Read FORGET ME NOT (Mark Kane Mysteries Book One) Online
Authors: John Hemmings
Tags: #adventure, #murder, #death, #boston, #mystery romance, #mystery suspense, #plot twists, #will and probate, #mystery and humour
So much had been left unsaid between them and
that is what upset him the most. They had just blindly held onto
the belief, the hope that she would improve, or at least that her
condition would reach some kind of manageable equilibrium. The
doctors had told them that the onset of seriously debilitating
dementia could take years to manifest itself. No-one had expected
the disease to accelerate so quickly. Gregory looked again at
Gloria, who hadn’t moved. They had always been so close, so
intimate, but the only intimacy left to him now was when he brushed
her hair gently each morning and evening. He wiped away the tears
that had welled up in his eyes and then turned and left the room,
quietly closing the bedroom door behind him.

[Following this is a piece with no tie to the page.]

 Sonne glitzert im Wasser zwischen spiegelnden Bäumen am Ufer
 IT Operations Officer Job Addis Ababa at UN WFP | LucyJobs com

“You see,” said Lucy, “I told you you’d enjoy
yourself.”
I guess she was right, in a limited sort of
way. Outwardly I just grunted. We were seated next to each other on
matching recliners beside the main pool of the Boylston Recreation
Club as guests of Bradley Swayne, a towering obelisk of a man who
was married to a woman the size of a tadpole. He was a satisfied
client, and the day out was my reward. I had been treated to lunch
and drinks with an assortment of Boylston’s best and brightest, but
whilst I was presently enjoying my proximity to the decoratively
semi-clad young ladies hovering around the poolside, my main reason
for accepting Swayne’s invitation was the hope that I might meet
other potential clients. It had been a moderately successful ploy
which was destined to bear fruit a little later, but Brad was
presently swinging his golf clubs somewhere out yonder and it was
only mid-afternoon. I deserved a day off but, in spite of the
opportunity to drum up more business, I could think of better
places to spend it and better things to do.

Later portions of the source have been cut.